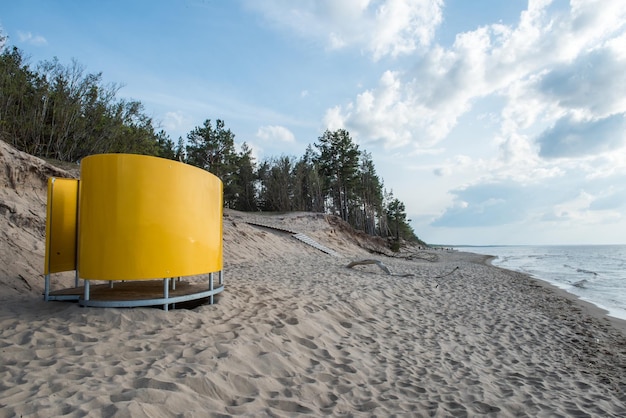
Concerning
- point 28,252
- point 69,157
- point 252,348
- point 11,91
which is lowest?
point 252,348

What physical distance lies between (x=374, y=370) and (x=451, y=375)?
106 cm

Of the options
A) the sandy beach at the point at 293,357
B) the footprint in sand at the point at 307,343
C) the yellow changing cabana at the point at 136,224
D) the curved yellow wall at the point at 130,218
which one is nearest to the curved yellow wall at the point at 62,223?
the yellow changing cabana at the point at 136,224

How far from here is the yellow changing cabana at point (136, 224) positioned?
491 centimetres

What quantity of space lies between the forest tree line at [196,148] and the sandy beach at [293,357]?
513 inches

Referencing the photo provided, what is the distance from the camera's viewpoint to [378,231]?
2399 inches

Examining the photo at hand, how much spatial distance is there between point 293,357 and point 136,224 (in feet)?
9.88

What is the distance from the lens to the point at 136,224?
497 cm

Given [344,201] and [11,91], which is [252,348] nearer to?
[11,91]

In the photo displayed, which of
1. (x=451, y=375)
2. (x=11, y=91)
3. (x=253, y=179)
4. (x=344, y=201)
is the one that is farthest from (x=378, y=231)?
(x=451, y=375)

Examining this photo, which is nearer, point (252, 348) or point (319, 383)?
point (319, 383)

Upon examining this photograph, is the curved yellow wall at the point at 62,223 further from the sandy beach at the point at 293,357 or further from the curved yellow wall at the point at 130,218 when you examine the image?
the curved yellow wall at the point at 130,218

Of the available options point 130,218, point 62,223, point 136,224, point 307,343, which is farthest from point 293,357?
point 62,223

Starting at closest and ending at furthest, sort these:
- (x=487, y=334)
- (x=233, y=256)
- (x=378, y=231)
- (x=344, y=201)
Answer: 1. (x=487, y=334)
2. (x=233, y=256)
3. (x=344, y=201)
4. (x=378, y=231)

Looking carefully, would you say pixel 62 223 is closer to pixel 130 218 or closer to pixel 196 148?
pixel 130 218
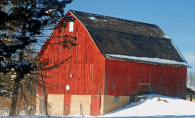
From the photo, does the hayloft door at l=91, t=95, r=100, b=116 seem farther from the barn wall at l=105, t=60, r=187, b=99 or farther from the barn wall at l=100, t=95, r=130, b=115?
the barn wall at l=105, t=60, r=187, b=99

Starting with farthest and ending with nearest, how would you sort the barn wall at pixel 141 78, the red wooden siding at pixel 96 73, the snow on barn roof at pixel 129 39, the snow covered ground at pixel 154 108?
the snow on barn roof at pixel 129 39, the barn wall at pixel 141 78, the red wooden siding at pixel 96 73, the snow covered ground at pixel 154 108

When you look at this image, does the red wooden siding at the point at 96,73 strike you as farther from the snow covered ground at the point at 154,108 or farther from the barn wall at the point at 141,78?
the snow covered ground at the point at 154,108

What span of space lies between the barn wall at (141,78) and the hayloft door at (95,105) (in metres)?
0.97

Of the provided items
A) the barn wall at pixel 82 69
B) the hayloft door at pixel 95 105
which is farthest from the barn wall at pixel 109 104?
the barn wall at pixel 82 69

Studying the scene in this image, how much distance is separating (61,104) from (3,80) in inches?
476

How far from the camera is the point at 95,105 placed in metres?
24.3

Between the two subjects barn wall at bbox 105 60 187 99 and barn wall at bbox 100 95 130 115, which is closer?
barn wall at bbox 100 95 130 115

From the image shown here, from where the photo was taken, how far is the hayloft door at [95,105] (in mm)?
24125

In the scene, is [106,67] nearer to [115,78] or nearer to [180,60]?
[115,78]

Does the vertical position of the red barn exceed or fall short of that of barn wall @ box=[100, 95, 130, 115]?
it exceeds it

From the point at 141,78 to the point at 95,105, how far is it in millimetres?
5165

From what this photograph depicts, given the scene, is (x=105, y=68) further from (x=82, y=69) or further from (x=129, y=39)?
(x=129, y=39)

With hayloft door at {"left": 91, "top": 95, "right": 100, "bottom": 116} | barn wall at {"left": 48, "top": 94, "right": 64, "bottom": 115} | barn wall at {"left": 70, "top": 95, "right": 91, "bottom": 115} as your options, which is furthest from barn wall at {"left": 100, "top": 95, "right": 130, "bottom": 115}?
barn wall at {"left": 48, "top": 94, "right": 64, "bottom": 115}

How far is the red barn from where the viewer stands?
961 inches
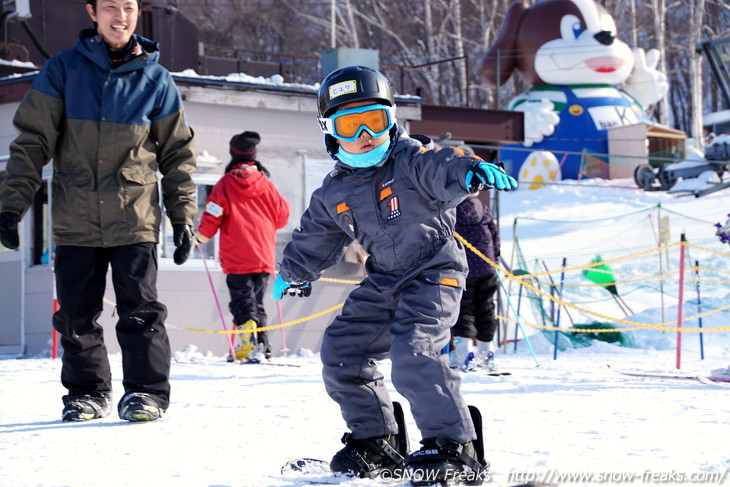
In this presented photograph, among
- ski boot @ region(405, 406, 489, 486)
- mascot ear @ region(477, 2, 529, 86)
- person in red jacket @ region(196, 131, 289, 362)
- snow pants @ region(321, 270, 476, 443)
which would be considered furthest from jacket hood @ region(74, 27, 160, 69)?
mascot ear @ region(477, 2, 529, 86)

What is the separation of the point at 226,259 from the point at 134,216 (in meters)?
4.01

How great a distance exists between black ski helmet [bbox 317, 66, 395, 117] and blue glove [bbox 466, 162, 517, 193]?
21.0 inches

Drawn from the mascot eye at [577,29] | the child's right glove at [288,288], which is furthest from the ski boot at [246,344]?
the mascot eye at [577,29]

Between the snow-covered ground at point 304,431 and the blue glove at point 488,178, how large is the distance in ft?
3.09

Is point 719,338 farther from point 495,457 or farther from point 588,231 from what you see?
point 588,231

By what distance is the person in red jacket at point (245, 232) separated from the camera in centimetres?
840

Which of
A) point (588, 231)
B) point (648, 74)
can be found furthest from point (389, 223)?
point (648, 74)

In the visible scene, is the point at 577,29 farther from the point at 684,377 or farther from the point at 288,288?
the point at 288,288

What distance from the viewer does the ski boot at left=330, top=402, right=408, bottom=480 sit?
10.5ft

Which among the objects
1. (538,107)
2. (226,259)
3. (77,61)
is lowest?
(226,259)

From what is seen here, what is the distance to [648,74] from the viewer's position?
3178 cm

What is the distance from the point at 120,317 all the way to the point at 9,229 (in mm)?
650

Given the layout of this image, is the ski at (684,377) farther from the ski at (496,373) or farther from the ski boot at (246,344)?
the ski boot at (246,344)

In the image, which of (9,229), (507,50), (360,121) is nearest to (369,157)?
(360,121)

Work to do – Every record must be copied exactly, with images dropped from the result.

Complete answer –
Concerning
- point 28,252
- point 69,157
- point 252,348
- point 11,91
which is lowest?
point 252,348

What physical distance lies between (x=374, y=370) and (x=451, y=375)?
106 cm

Of the options
A) the sandy beach at the point at 293,357
B) the footprint in sand at the point at 307,343
C) the yellow changing cabana at the point at 136,224
D) the curved yellow wall at the point at 130,218
which one is nearest to the curved yellow wall at the point at 62,223?
the yellow changing cabana at the point at 136,224

How far from here is the yellow changing cabana at point (136, 224) positioned?
491 centimetres

What quantity of space lies between the forest tree line at [196,148] and the sandy beach at [293,357]?
513 inches

Referencing the photo provided, what is the distance from the camera's viewpoint to [378,231]?
2399 inches

Examining the photo at hand, how much spatial distance is there between point 293,357 and point 136,224 (in feet)?
9.88

What is the distance from the lens to the point at 136,224?
497 cm

Given [344,201] and [11,91], which is [252,348] nearer to?
[11,91]

In the photo displayed, which of
1. (x=451, y=375)
2. (x=11, y=91)
3. (x=253, y=179)
4. (x=344, y=201)
is the one that is farthest from (x=378, y=231)?
(x=451, y=375)

Examining this photo, which is nearer, point (252, 348) or point (319, 383)?
point (319, 383)

Upon examining this photograph, is the curved yellow wall at the point at 62,223 further from the sandy beach at the point at 293,357 or further from the curved yellow wall at the point at 130,218 when you examine the image?
the curved yellow wall at the point at 130,218

Of the available options point 130,218, point 62,223, point 136,224, point 307,343, which is farthest from point 293,357?
point 62,223

Starting at closest and ending at furthest, sort these:
- (x=487, y=334)
- (x=233, y=256)
- (x=378, y=231)
- (x=344, y=201)
Answer: 1. (x=487, y=334)
2. (x=233, y=256)
3. (x=344, y=201)
4. (x=378, y=231)

Looking carefully, would you say pixel 62 223 is closer to pixel 130 218 or closer to pixel 196 148?
pixel 130 218
From the photo, does the hayloft door at l=91, t=95, r=100, b=116 seem farther from the barn wall at l=105, t=60, r=187, b=99 or farther from the barn wall at l=100, t=95, r=130, b=115?
the barn wall at l=105, t=60, r=187, b=99

Starting with farthest and ending with nearest, how would you sort the barn wall at pixel 141 78, the red wooden siding at pixel 96 73, the snow on barn roof at pixel 129 39, the snow covered ground at pixel 154 108?
the snow on barn roof at pixel 129 39, the barn wall at pixel 141 78, the red wooden siding at pixel 96 73, the snow covered ground at pixel 154 108

When you look at this image, does the red wooden siding at the point at 96,73 strike you as farther from the snow covered ground at the point at 154,108 or farther from the barn wall at the point at 141,78?
the snow covered ground at the point at 154,108

What span of space lies between the barn wall at (141,78) and the hayloft door at (95,105) (in metres)?
0.97

Of the provided items
A) the barn wall at pixel 82 69
B) the hayloft door at pixel 95 105
which is farthest from the barn wall at pixel 109 104?
the barn wall at pixel 82 69

Studying the scene in this image, how much distance is separating (61,104) from (3,80) in inches?
476

How far from the camera is the point at 95,105 placed in metres?
24.3

Between the two subjects barn wall at bbox 105 60 187 99 and barn wall at bbox 100 95 130 115, which is closer?
barn wall at bbox 100 95 130 115

From the image shown here, from where the photo was taken, how far is the hayloft door at [95,105] (in mm)?
24125

In the scene, is [106,67] nearer to [115,78] or nearer to [180,60]?
[115,78]

Does the vertical position of the red barn exceed or fall short of that of barn wall @ box=[100, 95, 130, 115]?
it exceeds it

From the point at 141,78 to the point at 95,105, how far is it in millimetres?
5165

From what this photograph depicts, given the scene, is (x=105, y=68) further from (x=82, y=69) or further from (x=129, y=39)?
(x=129, y=39)

With hayloft door at {"left": 91, "top": 95, "right": 100, "bottom": 116} | barn wall at {"left": 48, "top": 94, "right": 64, "bottom": 115} | barn wall at {"left": 70, "top": 95, "right": 91, "bottom": 115} as your options, which is furthest from barn wall at {"left": 100, "top": 95, "right": 130, "bottom": 115}?
barn wall at {"left": 48, "top": 94, "right": 64, "bottom": 115}

How far is the red barn from where the viewer stands?
961 inches
In this presented photograph, among
- ski boot @ region(405, 406, 489, 486)
- mascot ear @ region(477, 2, 529, 86)
- person in red jacket @ region(196, 131, 289, 362)
- snow pants @ region(321, 270, 476, 443)
which would be considered furthest from jacket hood @ region(74, 27, 160, 69)?
mascot ear @ region(477, 2, 529, 86)

What is the separation of the point at 226,259 from the point at 134,216 (in meters)?
4.01

How great a distance exists between black ski helmet [bbox 317, 66, 395, 117] and blue glove [bbox 466, 162, 517, 193]?
21.0 inches

Drawn from the mascot eye at [577,29] | the child's right glove at [288,288], which is furthest from the ski boot at [246,344]?
the mascot eye at [577,29]

Between the snow-covered ground at point 304,431 and the blue glove at point 488,178, how large is the distance in ft?
3.09

Is point 719,338 farther from point 495,457 or farther from point 588,231 from what you see?
point 588,231

By what distance is the person in red jacket at point (245, 232) separated from the camera in centimetres?
840

Which of
A) point (588, 231)
B) point (648, 74)
can be found furthest from point (389, 223)?
point (648, 74)

In the visible scene, is the point at 577,29 farther from the point at 684,377 or farther from the point at 288,288?
the point at 288,288

What distance from the viewer does the ski boot at left=330, top=402, right=408, bottom=480 sit?
10.5ft

Which among the objects
1. (538,107)
2. (226,259)
3. (77,61)
is lowest?
(226,259)

From what is seen here, what is the distance to [648,74] from the viewer's position?
3178 cm

What is the distance from the point at 120,317 all the way to the point at 9,229 (in mm)?
650

Given the layout of this image, is the ski at (684,377) farther from the ski at (496,373) or farther from the ski boot at (246,344)?
the ski boot at (246,344)

In the image, which of (9,229), (507,50), (360,121) is nearest to (369,157)?
(360,121)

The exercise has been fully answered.